- RECORDS PROVIDED
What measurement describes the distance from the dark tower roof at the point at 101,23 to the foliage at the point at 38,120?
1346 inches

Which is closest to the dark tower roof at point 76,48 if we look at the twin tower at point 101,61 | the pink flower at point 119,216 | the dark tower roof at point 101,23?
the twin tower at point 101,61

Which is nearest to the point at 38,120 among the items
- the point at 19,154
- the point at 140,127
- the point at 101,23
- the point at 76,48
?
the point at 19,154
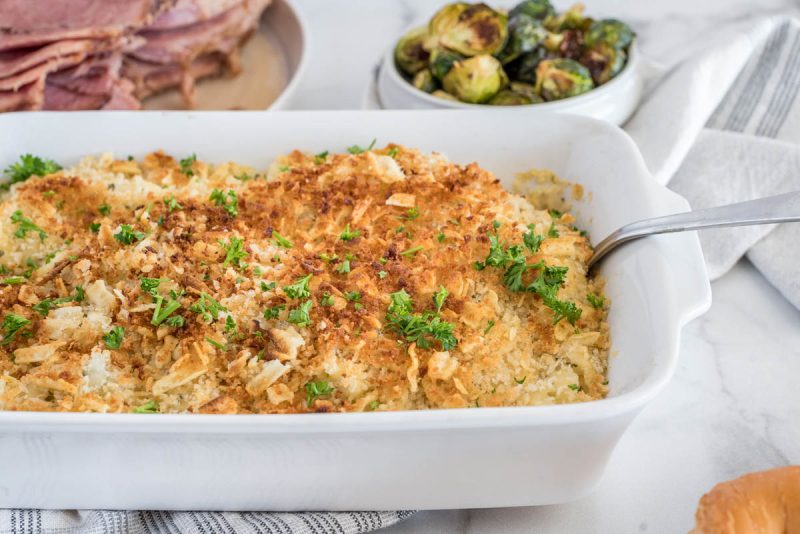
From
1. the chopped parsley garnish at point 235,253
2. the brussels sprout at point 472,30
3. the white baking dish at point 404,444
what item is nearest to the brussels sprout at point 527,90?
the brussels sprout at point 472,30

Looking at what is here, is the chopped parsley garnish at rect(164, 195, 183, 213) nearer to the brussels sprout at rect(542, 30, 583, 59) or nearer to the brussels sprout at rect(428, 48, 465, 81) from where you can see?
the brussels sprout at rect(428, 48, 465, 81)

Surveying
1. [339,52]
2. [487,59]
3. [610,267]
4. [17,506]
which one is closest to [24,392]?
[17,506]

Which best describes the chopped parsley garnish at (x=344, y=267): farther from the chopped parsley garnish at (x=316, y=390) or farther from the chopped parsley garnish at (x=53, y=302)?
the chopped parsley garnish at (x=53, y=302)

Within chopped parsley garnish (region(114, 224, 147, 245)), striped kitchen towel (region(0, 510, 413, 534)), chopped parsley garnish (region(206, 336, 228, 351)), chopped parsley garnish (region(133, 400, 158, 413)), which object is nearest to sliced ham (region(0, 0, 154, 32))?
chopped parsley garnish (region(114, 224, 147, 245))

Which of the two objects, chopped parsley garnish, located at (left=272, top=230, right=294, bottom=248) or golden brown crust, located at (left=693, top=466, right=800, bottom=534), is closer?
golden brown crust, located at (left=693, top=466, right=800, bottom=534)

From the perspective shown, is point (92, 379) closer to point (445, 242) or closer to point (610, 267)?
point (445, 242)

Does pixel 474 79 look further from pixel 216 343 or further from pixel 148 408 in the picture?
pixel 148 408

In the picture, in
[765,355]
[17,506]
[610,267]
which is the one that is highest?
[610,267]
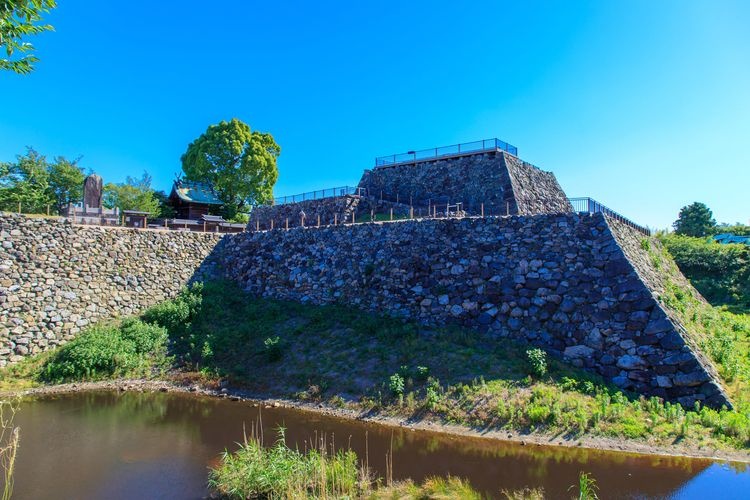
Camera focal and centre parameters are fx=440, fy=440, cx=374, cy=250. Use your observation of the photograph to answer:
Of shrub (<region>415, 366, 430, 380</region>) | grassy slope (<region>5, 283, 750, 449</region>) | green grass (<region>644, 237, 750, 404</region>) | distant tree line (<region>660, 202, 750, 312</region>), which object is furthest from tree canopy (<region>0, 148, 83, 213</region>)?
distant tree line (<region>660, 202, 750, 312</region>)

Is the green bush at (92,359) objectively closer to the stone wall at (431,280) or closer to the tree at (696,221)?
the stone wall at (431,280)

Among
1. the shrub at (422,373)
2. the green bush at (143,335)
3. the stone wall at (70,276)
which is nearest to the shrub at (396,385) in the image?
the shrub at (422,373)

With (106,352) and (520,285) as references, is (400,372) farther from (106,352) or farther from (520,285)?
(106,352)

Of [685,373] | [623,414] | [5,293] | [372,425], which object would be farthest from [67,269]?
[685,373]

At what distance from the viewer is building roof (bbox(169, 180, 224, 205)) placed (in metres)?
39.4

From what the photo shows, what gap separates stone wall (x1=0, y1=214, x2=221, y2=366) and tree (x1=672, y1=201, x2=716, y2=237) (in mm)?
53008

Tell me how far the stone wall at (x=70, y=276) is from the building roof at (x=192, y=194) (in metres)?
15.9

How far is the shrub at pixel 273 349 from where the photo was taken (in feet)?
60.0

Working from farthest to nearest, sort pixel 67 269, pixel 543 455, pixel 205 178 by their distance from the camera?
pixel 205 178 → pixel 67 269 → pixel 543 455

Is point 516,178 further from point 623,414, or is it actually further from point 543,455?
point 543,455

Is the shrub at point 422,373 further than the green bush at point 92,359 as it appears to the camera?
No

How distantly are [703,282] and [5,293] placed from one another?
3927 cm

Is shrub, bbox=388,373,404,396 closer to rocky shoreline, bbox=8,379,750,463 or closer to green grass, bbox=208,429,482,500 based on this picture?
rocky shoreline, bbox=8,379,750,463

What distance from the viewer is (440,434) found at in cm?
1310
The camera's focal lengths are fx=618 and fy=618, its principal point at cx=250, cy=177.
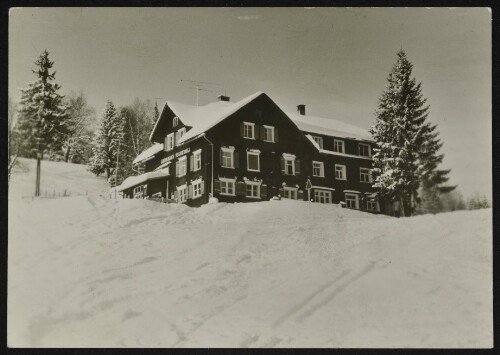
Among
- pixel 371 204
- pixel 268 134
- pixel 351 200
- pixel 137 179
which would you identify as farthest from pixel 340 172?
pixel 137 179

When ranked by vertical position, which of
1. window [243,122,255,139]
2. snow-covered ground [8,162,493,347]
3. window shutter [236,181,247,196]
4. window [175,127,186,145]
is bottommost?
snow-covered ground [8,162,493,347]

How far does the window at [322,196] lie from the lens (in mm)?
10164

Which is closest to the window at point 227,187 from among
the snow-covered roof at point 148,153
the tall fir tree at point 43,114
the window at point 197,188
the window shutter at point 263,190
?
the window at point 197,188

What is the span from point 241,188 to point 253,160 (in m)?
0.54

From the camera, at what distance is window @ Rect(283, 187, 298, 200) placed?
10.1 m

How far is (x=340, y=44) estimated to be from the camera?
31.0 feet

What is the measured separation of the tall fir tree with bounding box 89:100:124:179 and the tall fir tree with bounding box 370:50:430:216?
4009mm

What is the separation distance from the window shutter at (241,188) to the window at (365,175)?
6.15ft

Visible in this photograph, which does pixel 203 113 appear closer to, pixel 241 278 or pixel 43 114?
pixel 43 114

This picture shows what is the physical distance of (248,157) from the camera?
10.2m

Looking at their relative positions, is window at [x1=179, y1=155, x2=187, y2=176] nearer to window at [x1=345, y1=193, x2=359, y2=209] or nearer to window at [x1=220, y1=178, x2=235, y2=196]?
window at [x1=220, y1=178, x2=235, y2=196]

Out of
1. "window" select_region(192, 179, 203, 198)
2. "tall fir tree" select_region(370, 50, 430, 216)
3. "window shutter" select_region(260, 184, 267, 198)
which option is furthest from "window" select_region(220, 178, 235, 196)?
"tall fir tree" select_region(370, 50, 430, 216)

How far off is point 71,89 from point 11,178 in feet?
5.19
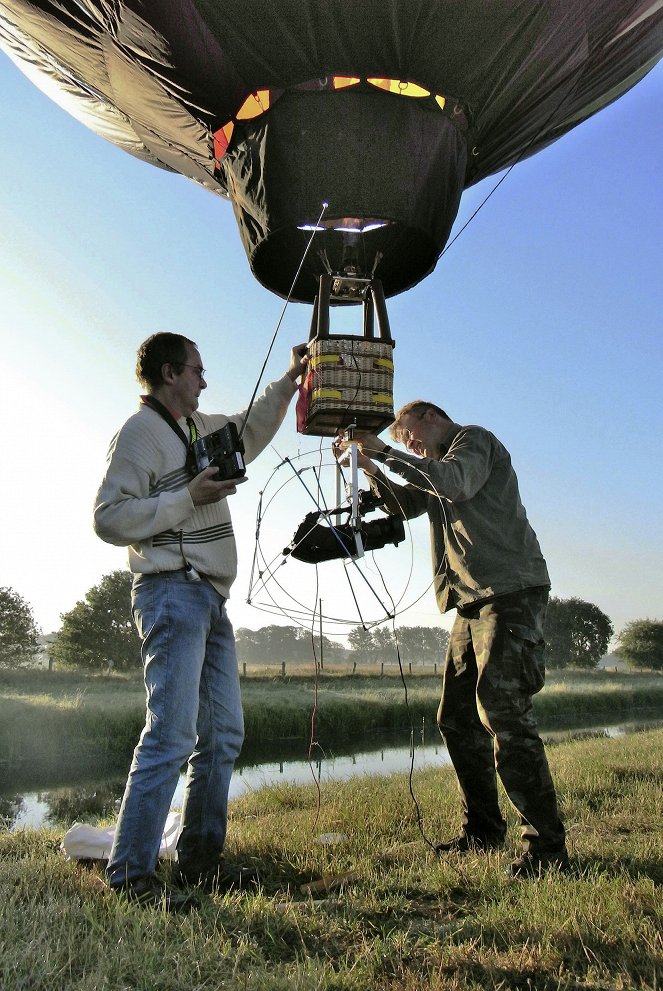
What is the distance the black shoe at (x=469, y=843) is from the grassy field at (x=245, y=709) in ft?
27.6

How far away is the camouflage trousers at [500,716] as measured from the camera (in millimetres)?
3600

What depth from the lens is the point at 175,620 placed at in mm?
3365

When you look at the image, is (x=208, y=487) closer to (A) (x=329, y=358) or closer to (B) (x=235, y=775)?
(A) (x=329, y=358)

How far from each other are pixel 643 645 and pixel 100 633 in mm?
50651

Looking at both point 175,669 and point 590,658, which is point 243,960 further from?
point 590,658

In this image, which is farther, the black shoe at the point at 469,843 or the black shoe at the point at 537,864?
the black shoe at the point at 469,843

- TASK TO COMPLETE
Quote every line of the records above exactly; no picture is to be copied.

- OUTPUT FOR THIS EXERCISE
What measurement describes the distance from the dark tower roof at the point at 101,23 to the foliage at the point at 38,120?
1346 inches

Which is closest to the dark tower roof at point 76,48 if we look at the twin tower at point 101,61 | the pink flower at point 119,216 | the dark tower roof at point 101,23?
the twin tower at point 101,61

Which is nearest to the point at 38,120 among the items
- the point at 19,154
- the point at 140,127
- the point at 101,23
- the point at 76,48
?
the point at 19,154
From
1. the chopped parsley garnish at point 235,253
2. the brussels sprout at point 472,30
3. the white baking dish at point 404,444
what item is nearest to the brussels sprout at point 527,90?
the brussels sprout at point 472,30

Looking at what is here, is the chopped parsley garnish at rect(164, 195, 183, 213) nearer to the brussels sprout at rect(542, 30, 583, 59) or nearer to the brussels sprout at rect(428, 48, 465, 81) from where you can see?
the brussels sprout at rect(428, 48, 465, 81)

Surveying
1. [339,52]
2. [487,59]
3. [610,267]
4. [17,506]
which one is closest to [24,392]?
[17,506]

Which best describes the chopped parsley garnish at (x=344, y=267): farther from the chopped parsley garnish at (x=316, y=390) or farther from the chopped parsley garnish at (x=53, y=302)?
the chopped parsley garnish at (x=53, y=302)

Within chopped parsley garnish (region(114, 224, 147, 245)), striped kitchen towel (region(0, 510, 413, 534)), chopped parsley garnish (region(206, 336, 228, 351)), chopped parsley garnish (region(133, 400, 158, 413)), which object is nearest to sliced ham (region(0, 0, 154, 32))?
chopped parsley garnish (region(114, 224, 147, 245))

Which of the two objects, chopped parsley garnish, located at (left=272, top=230, right=294, bottom=248) or golden brown crust, located at (left=693, top=466, right=800, bottom=534), is closer?
golden brown crust, located at (left=693, top=466, right=800, bottom=534)

From the perspective shown, is point (92, 379) closer to point (445, 242) or closer to point (610, 267)?
point (445, 242)

Does pixel 474 79 look further from pixel 216 343 or further from pixel 148 408 in the picture?
pixel 148 408

In the picture, in
[765,355]
[17,506]
[610,267]
which is the one that is highest?
[610,267]
Camera focal and centre parameters are fx=440, fy=440, cx=374, cy=250. Use your observation of the photograph to answer:
Of shrub (<region>415, 366, 430, 380</region>) | grassy slope (<region>5, 283, 750, 449</region>) | green grass (<region>644, 237, 750, 404</region>) | distant tree line (<region>660, 202, 750, 312</region>), which object is furthest from tree canopy (<region>0, 148, 83, 213</region>)?
distant tree line (<region>660, 202, 750, 312</region>)

Is the green bush at (92,359) objectively closer to the stone wall at (431,280) or closer to the tree at (696,221)?
the stone wall at (431,280)

Among
1. the shrub at (422,373)
2. the green bush at (143,335)
3. the stone wall at (70,276)
which is nearest to the shrub at (396,385) in the image?
the shrub at (422,373)

With (106,352) and (520,285) as references, is (400,372) farther from (106,352) or farther from (520,285)?
(106,352)

Of [685,373] | [623,414] | [5,293] | [372,425], which object would be farthest from [67,269]?
[685,373]

At what distance from the viewer is building roof (bbox(169, 180, 224, 205)) placed (in metres)?
39.4

From what the photo shows, what gap separates stone wall (x1=0, y1=214, x2=221, y2=366) and tree (x1=672, y1=201, x2=716, y2=237) (in mm)?
53008

Tell me how far the stone wall at (x=70, y=276) is from the building roof at (x=192, y=194) (in metres)?
15.9

How far is the shrub at pixel 273 349 from where the photo was taken (in feet)?
60.0

Working from farthest to nearest, sort pixel 67 269, pixel 543 455, pixel 205 178 by their distance from the camera?
pixel 205 178 → pixel 67 269 → pixel 543 455

Is point 516,178 further from point 623,414, or is it actually further from point 543,455?
point 543,455

Is the shrub at point 422,373 further than the green bush at point 92,359 as it appears to the camera?
No

How distantly are [703,282] and [5,293] placed from one another?
3927 cm

Is shrub, bbox=388,373,404,396 closer to rocky shoreline, bbox=8,379,750,463 or closer to green grass, bbox=208,429,482,500 based on this picture?
rocky shoreline, bbox=8,379,750,463

What distance from the viewer is (440,434) found at in cm?
1310
The camera's focal lengths are fx=618 and fy=618, its principal point at cx=250, cy=177.
Among
- pixel 371 204
- pixel 268 134
- pixel 351 200
- pixel 137 179
which would you identify as farthest from pixel 340 172?
pixel 137 179

When ranked by vertical position, which of
1. window [243,122,255,139]
2. snow-covered ground [8,162,493,347]
3. window shutter [236,181,247,196]
4. window [175,127,186,145]
is bottommost?
snow-covered ground [8,162,493,347]

How far does the window at [322,196] lie from the lens (in mm)?
10164

Which is closest to the window at point 227,187 from among
the snow-covered roof at point 148,153
the tall fir tree at point 43,114
the window at point 197,188
the window shutter at point 263,190
?
the window at point 197,188

What is the span from point 241,188 to point 253,160 (in m)?
0.54

From the camera, at what distance is window @ Rect(283, 187, 298, 200) placed?
10.1 m

How far is (x=340, y=44) estimated to be from the camera?
31.0 feet

What is the measured separation of the tall fir tree with bounding box 89:100:124:179 and the tall fir tree with bounding box 370:50:430:216?
4009mm

What is the separation distance from the window shutter at (241,188) to the window at (365,175)?
6.15ft

Visible in this photograph, which does pixel 203 113 appear closer to, pixel 241 278 or pixel 43 114?
pixel 43 114

This picture shows what is the physical distance of (248,157) from the camera?
10.2m

Looking at their relative positions, is window at [x1=179, y1=155, x2=187, y2=176] nearer to window at [x1=345, y1=193, x2=359, y2=209] or nearer to window at [x1=220, y1=178, x2=235, y2=196]?
window at [x1=220, y1=178, x2=235, y2=196]

Out of
1. "window" select_region(192, 179, 203, 198)
2. "tall fir tree" select_region(370, 50, 430, 216)
3. "window shutter" select_region(260, 184, 267, 198)
which option is furthest from "window" select_region(220, 178, 235, 196)?
"tall fir tree" select_region(370, 50, 430, 216)

How far off is point 71,89 from point 11,178 in feet?
5.19
What is the distance the black shoe at (x=469, y=843) is from the grassy field at (x=245, y=709) in ft?
27.6

How far away is the camouflage trousers at [500,716] as measured from the camera (in millimetres)?
3600

What depth from the lens is the point at 175,620 placed at in mm?
3365

When you look at the image, is (x=208, y=487) closer to (A) (x=329, y=358) or closer to (B) (x=235, y=775)?
(A) (x=329, y=358)

How far from each other are pixel 643 645 and pixel 100 633 in mm?
50651

Looking at both point 175,669 and point 590,658, which is point 243,960 further from?
point 590,658

In this image, which is farther, the black shoe at the point at 469,843 or the black shoe at the point at 537,864?
the black shoe at the point at 469,843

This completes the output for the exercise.